For "tropos," Hamilton covered the floor of a 5,000-square-foot factory space entirely with horsehair. The hair, which varied in color from black to blonde, was sewn in bundles and seemed to gradually undulate – like ocean waves – across the horizon of the space. What would seem to be a normal factory floor was in fact also altered by the artist, re-poured into subtle shifts of elevation. One discovered this only after walking on and through the horsehair, navigating the now difficult terrain. Hamilton also made subtle alterations to the light which entered the building, replacing the transparent windows with translucent, textured glass. This rather restrained intervention of light and hair immediately focused attention on a solitary figure situated at the room’s center. Here sat a person at a small metal desk, day after day, performing the same ritualized task. Smelled before it became visible, the task was to silently read and burn the printed text from an entire book, line by line. By walking around the space, charged by the silent activity of the attendant, visitors would activate a halted, perplexing audio component. From the perimeter of the room, located outside the windows, was the murmur of a man struggling to speak. Sounding like ordinary language and yet garbled beyond sense, this slow speech had the effect of transforming the empty warehouse into an otherworldly, mental space.

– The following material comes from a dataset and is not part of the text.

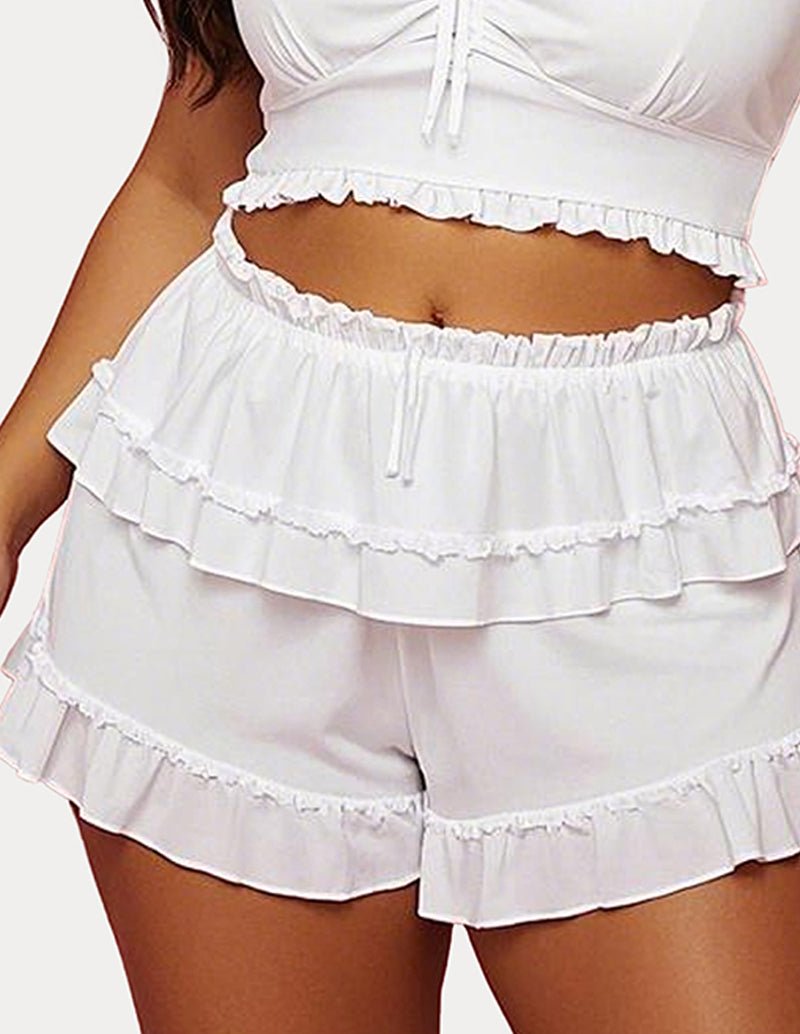 White cotton ruffled tiered shorts with elastic waistband and drawstring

Hamilton has often juxtaposed elements from the natural world (bees, canaries, flesh-eating beetles) with elements from the world of commerce and letters (poetry, books, ledgers). In the 1989 installation "privation and excesses," the artist made a large rectangle on the floor out of 750,000 pennies, laid into a skin of honey, while caging three sheep in a nearby room. What connected the pennies and sheep for the artist is the way in which both have lost some of their magic or mythology in our society. In the case of pennies, they have become a burden, devalued to the point where their existence is worth less than their monetary value; for sheep and other animals, they have become domesticated over time, “reduced to being either pets or indistinguishable raw material in isolated producing and consuming compounds.” For both, the allure of a shiny penny and the mythical power of the animals has been tarnished by familiarity, age, and the advent of civilization. In "tropos," a similar juxtaposition is at work. Here, the words from the page, literally transformed into smoke, mingle with the horsehair strewn about the floor. As one traverses the space, one metaphorically wades through language. While the large quantity of horsehair is at once overpowering, horsehair as a material bridges the gap between animal and human, having been used by wigmakers for centuries. What Hamilton carves out of this warehouse is a space before language, where dyslexic speech calls out from behind frosted windows and where the gap between horse and humanity is bridged by a material which also serves to distinguish the two from each other: the written word.